Covellite's occurrence is widespread around the world, with a significant number of localities in Central Europe, China, Australia, Western United States, and Argentina. Many are found close to orogenic belts, where orographic precipitation often plays a role in weathering. An example of primary mineral formation is in hydrothermal veins at depths of 1150 m found in Silver Bow County, Montana. As a secondary mineral, covellite also forms as descending surface water in the supergene enrichment zone oxidizes and redeposits covellite on hypogene sulfides (pyrite and chalcopyrite) at the same locality.
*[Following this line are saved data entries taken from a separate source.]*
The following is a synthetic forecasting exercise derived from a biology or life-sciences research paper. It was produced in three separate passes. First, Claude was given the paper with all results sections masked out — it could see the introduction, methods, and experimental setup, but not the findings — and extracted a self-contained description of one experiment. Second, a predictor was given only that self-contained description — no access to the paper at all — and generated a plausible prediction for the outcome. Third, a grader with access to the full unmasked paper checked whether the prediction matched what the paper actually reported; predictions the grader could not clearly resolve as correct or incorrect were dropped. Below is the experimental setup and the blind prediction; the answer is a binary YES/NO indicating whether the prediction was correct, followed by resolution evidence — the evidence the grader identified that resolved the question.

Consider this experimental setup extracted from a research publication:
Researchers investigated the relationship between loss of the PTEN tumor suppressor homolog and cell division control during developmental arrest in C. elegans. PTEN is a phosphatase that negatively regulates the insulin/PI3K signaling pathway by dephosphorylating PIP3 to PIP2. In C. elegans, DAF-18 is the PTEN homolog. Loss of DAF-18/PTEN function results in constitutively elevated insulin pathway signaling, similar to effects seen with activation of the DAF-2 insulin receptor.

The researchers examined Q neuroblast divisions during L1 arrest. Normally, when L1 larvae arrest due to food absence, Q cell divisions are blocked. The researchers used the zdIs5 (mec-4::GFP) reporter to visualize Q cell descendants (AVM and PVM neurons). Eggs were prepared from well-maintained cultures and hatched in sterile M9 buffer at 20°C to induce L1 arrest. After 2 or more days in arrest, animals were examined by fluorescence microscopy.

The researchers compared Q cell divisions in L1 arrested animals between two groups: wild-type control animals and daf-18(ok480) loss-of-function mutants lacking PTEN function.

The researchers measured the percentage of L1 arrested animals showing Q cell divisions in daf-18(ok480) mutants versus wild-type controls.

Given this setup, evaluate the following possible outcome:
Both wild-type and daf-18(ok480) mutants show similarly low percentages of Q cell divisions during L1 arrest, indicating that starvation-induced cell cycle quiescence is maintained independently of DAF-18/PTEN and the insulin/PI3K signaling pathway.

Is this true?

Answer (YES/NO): NO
An unusual occurrence of covellite was found replacing organic debris in the red beds of New Mexico.

Nicola Covelli (1790-1829), the discoverer of the mineral, was a professor of botany and chemistry though was interested in geology and volcanology, particularly Mount Vesuvius' eruptions. His studies of its lava led to the discovery of several unknown minerals including covellite.

==Applications==

=== Superconductors ===
Covellite is a superconductor with a critical temperature is 1.6 K. The framework of CuS3 / CuS2 allow for an electron excess that facilitate superconduction during particular states, with exceptionally low thermal loss. Material science is now aware of several of covellite's favorable properties and several researchers are intent on synthesizing covellite. Uses of covellite CuS superconductivity research can be seen in lithium battery cathodes, ammonia gas sensors, and solar electric devices with metal chalcogenide thin films.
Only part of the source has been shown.